Quantum data communication protection with the quantum permutation pad block cipher in counter mode and Clifford operators

Abstract

Background: This article integrates two cryptographic schemes for quantum data protection. The result achieves authentification, confidentiality, integrity, and replay protection. The authentication, integrity, and replay aspects leverage quantum Clifford operators. Confidentiality of quantum messages is achieved using the quantum permutation pad (QPP) cryptographic scheme. Methods: Clifford operators and the QPP are combined into a block cipher in counter mode. A shared secret is used to seed a random number generator for the arbitrary selection of Clifford operators and quantum permutations to produce a signature field and perform encryption.

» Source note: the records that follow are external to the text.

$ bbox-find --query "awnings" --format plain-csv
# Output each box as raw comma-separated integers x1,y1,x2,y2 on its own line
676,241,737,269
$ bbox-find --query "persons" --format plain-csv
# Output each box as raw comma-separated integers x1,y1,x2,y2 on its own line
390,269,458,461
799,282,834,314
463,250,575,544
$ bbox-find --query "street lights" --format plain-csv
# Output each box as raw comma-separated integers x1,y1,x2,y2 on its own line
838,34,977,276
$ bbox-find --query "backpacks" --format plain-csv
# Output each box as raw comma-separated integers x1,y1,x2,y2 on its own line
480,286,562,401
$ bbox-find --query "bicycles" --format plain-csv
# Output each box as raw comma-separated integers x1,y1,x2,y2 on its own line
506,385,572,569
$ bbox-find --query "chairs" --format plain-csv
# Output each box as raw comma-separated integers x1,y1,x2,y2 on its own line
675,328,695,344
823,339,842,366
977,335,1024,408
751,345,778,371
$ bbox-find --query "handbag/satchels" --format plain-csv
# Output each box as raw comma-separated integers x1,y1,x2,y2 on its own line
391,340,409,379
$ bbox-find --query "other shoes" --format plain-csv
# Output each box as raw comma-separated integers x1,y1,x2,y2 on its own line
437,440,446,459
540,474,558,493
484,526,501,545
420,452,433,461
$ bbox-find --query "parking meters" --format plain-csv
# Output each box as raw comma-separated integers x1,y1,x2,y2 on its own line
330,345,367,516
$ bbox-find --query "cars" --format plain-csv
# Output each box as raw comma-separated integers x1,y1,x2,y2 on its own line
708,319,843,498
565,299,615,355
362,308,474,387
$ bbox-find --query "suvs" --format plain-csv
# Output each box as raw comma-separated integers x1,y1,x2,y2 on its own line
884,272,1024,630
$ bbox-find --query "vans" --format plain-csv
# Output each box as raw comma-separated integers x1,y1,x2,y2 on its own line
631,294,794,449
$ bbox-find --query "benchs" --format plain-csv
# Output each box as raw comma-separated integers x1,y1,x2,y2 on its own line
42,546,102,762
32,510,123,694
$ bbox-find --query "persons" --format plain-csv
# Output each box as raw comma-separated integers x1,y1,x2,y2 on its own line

An encryption and signature algorithm and a decryption and authentication algorithm are specified to protect quantum messages. Results: A symmetric key block cipher with authentication is described. The plain text is signed with a sequence of randomly selected Clifford operators. The signed plaintext is encrypted with a sequence of randomly selected permutations. The algorithms are analyzed. As a function of the values selected for the security parameters, there is an unavoidable risk of collision. The probability of block collision is modelled versus the number of blocks encrypted, for block sizes two, three, four, and five qubits. Conclusions: The scheme is practical but does not achieve perfect indistinguishability because of the risk of message collision. This is normal and unavoidable when fixed-size fields are assumed to make a scheme practical. The model can be used to determine the values of the security parameters and the lifetime of session keys to mitigate the risk of information leakage according to the needs of the scheme’s users. The session key can be renewed when a tolerable maximum number of messages has been sent.